Мы шли по улице большого города, торопящегося жить. […] По улицам, мимо окон, подъездов, телефонов, магазинов — стремилась толпа. Жизнь обратилась в бег, каждый шаг — деньги. Он шел медленной походкой, вразвалку, как ходить умеют только еще в России. […] улыбаясь, рассказывал, как он шел завоевывать город. О! Как все они, эти тихонькие его ненавидят! — и как в город принес песню — ведь его песня — дол да поле, да лес в ржавом золоте вечера, ну, а леса в городе не помнят. И вот грохоту вправленного в железо камня, сердцу большого города, изжившего единственную человеческую правду — правду земли, он рассказал, что электричество еще не убило солнца и зорь его, что автомобиль еще не обогнал лёта стрижа над лугом, что кроме трех засыхающих лип городского газона есть еще лес, а в нем заблудиться можно, есть еще песня граммофона, она плакать заставит, да есть еще свист соловьиный, разбойничий — эх, как улюлюкает он по лесам, если выйти и из переулка, да тропою к Оке ли, к Днепру ли, на Волгу податься! А когда город, хоть и революционный, но не поверил […] Есенин вымазал дегтем ворота Страстного монастыря, переколотил булыжником стекла магазина фальшивых бриллиантов[79] и издавал свой революционный приказ, чтобы «вся сволочь» собралась завтра на Театральную площадь послушать, какую он споет песню и у песни этой учиться любить жизнь. […] если завтра придут толпы и в ярости обнаженного гнева голыми кулаками разобьют Кремль и Лувр, по камушку, по бревнышку, растащут стены музеев и грязные ноги вместо портянок обернут Рафаэлем — он будет одним из первых, певец ярости восставшего дикаря и раба, и жертву, в смертной муке припавшую к облучку, дорежет — из озорства».

_Задание_. Что, согласно фрагменту текста, Есенин вымазал дегтем? Для ответа используйте только фрагмент текста.

_Данные_.
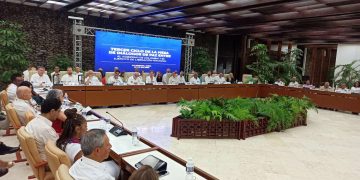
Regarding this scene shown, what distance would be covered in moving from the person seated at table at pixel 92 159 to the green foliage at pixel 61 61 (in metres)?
9.12

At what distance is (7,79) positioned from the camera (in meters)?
8.01

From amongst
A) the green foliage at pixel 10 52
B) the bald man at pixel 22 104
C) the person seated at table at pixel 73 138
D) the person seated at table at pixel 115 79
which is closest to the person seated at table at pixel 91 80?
the person seated at table at pixel 115 79

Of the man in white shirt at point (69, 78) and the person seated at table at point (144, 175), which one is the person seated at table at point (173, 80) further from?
the person seated at table at point (144, 175)

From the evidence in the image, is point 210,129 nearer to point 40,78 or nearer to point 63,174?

_Ответ_. Ворота Страстного монастыря.